Name	Name	Last commit message	Last commit date
parent directory ..
README.md	README.md

7_ Big Data

Big Data refers to extremely large data sets that may be analyzed computationally to reveal patterns, trends, and associations. It involves the storage, processing, and analysis of data that is too complex or large for traditional data processing tools.

1_ Map Reduce fundamentals

MapReduce is a programming model for processing and generating big data sets with a parallel, distributed algorithm on a cluster. It consists of a Map procedure that performs filtering and sorting, and a Reduce method that performs a summary operation.

2_ Hadoop Ecosystem

The Hadoop Ecosystem refers to the various components of the Apache Hadoop software library, as well as the accessories and tools provided by the Apache Software Foundation for cloud computing and big data processing. These include the Hadoop Common, Hadoop Distributed File System (HDFS), Hadoop YARN, and Hadoop MapReduce.

3_ HDFS

HDFS (Hadoop Distributed File System) is the primary storage system used by Hadoop applications. It creates multiple replicas of data blocks and distributes them on compute nodes throughout a cluster to enable reliable, extremely rapid computations.

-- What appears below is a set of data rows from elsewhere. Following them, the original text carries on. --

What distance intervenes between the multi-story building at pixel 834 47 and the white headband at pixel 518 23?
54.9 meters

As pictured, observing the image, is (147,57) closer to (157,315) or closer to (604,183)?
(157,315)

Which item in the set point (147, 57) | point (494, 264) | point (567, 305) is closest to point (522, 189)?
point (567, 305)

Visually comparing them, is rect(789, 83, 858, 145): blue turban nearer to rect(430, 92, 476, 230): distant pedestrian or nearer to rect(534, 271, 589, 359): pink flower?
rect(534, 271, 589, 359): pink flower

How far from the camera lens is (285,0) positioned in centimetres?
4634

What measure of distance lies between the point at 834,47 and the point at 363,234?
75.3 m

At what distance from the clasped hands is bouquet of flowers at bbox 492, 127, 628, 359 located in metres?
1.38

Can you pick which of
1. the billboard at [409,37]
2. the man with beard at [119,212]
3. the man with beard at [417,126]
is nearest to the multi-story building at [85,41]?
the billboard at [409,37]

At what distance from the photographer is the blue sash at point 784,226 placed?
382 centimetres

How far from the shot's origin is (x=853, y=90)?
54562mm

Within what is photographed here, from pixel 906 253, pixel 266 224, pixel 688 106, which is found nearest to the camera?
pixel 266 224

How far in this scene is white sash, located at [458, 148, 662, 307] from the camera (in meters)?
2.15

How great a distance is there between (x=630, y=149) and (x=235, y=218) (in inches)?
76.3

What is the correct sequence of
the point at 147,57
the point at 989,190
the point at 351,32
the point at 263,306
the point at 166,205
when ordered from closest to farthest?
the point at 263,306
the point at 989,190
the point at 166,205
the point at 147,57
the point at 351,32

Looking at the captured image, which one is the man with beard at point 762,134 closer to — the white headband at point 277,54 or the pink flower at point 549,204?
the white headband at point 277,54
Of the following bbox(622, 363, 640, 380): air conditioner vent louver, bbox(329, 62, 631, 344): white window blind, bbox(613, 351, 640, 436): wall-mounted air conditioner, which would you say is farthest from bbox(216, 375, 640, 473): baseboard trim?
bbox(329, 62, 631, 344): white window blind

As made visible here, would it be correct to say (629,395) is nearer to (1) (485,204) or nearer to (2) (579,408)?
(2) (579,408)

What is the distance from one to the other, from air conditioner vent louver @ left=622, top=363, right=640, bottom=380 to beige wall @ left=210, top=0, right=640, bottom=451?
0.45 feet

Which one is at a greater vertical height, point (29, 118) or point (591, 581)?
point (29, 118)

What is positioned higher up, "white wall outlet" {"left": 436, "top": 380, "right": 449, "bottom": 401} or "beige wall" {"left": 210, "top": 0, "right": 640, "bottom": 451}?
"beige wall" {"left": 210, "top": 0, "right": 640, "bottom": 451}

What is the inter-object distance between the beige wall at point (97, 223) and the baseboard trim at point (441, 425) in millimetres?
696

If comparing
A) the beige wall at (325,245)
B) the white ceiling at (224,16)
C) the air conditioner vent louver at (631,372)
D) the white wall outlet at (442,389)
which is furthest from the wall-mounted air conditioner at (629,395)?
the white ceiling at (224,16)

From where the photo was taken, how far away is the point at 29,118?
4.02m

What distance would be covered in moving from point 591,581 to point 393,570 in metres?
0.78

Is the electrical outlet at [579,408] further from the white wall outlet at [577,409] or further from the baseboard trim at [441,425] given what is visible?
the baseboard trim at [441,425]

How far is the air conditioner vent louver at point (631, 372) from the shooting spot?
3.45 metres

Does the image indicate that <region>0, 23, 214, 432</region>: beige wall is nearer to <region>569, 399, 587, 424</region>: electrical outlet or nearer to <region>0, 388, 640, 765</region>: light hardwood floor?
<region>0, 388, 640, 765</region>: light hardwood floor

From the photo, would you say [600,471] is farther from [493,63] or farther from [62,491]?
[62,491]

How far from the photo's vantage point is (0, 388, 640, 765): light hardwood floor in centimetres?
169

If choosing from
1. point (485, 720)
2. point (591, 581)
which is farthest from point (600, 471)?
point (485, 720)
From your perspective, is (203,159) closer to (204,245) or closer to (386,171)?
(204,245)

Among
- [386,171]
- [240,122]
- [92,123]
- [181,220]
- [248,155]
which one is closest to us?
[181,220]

4_ Data replications Principles

Data replication is the process of storing data in more than one site or node to improve the availability of data. It is a key factor in improving the reliability, speed, and accessibility of data in distributed systems.

5_ Setup Hadoop

This section covers the steps and requirements for setting up a Hadoop environment. This includes installing the Hadoop software, configuring the system, and setting up the necessary environments for data processing.

6_ Name & data nodes

In HDFS, the NameNode is the centerpiece of an HDFS file system. It keeps the directory tree of all files in the file system, and tracks where across the cluster the file data is kept. DataNodes are responsible for serving read and write requests from the file system's clients, as well as block creation, deletion, and replication upon instruction from the NameNode.

7_ Job & task tracker

JobTracker and TaskTracker are two essential services or daemons provided by Hadoop for submitting and tracking MapReduce jobs. JobTracker is the service within Hadoop that farms out MapReduce tasks to specific nodes in the cluster. TaskTracker is a node in the cluster that accepts tasks from the JobTracker and reports back the status of the task.

8_ M/R/SAS programming

This section covers programming with MapReduce and SAS (Statistical Analysis System). MapReduce is a programming model for processing large data sets with a parallel, distributed algorithm on a cluster, while SAS is a software suite developed for advanced analytics, multivariate analyses, business intelligence, data management, and predictive analytics.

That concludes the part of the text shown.